Task to carry out
Restate all of the data exactly.

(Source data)

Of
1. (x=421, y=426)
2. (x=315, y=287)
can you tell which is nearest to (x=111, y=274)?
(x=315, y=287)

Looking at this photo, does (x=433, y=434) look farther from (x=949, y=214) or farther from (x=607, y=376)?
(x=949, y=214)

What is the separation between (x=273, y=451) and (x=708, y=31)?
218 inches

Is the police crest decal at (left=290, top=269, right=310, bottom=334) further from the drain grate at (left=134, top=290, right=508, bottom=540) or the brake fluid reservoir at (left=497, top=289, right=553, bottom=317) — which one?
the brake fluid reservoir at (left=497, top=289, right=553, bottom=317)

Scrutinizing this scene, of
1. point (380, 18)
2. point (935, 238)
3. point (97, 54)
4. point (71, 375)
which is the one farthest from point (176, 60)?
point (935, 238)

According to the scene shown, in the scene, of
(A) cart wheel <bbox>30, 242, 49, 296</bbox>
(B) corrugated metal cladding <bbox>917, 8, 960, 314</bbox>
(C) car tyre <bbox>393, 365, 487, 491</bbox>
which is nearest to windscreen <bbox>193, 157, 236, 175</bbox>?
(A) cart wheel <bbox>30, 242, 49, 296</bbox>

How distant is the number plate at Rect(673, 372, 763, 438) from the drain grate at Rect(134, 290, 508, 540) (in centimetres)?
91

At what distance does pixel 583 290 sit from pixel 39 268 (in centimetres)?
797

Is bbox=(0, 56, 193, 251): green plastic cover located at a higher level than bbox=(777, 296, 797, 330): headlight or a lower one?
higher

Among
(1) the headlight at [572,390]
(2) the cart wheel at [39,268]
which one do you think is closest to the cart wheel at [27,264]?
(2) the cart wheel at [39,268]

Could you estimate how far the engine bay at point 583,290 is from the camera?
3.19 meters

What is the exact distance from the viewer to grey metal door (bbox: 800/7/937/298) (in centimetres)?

Task answer
Of
1. (x=421, y=426)
2. (x=315, y=287)
can you tell which is nearest to (x=111, y=274)?
(x=315, y=287)

Looking at this photo, does (x=433, y=434) look farther from (x=949, y=214) or farther from (x=607, y=376)?
(x=949, y=214)

What is the separation between (x=273, y=451) and (x=708, y=31)?
218 inches

Is the police crest decal at (left=290, top=269, right=310, bottom=334) further from the drain grate at (left=134, top=290, right=508, bottom=540) or the brake fluid reservoir at (left=497, top=289, right=553, bottom=317) — which one?
the brake fluid reservoir at (left=497, top=289, right=553, bottom=317)

Scrutinizing this scene, of
1. point (380, 18)
2. point (935, 238)
3. point (97, 54)
4. point (71, 375)
which is the one farthest from point (176, 60)?
point (935, 238)

According to the scene shown, in the scene, of
(A) cart wheel <bbox>30, 242, 49, 296</bbox>
(B) corrugated metal cladding <bbox>917, 8, 960, 314</bbox>
(C) car tyre <bbox>393, 365, 487, 491</bbox>
which is nearest to windscreen <bbox>193, 157, 236, 175</bbox>?
(A) cart wheel <bbox>30, 242, 49, 296</bbox>

How distant is the number plate at Rect(673, 372, 763, 438) from the drain grate at Rect(134, 290, 508, 540) (in centimetres)?
91

At what distance does pixel 583 290 sit from pixel 39 268 (in centimetres)?
797

Is bbox=(0, 56, 193, 251): green plastic cover located at a higher level than bbox=(777, 296, 797, 330): headlight or a lower one?
higher

Among
(1) the headlight at [572,390]
(2) the cart wheel at [39,268]
which one do you think is closest to the cart wheel at [27,264]?
(2) the cart wheel at [39,268]

Could you estimate how far the engine bay at point 583,290 is from the camera?
3.19 meters

What is the exact distance from the viewer to grey metal door (bbox: 800/7/937/298) (in centimetres)?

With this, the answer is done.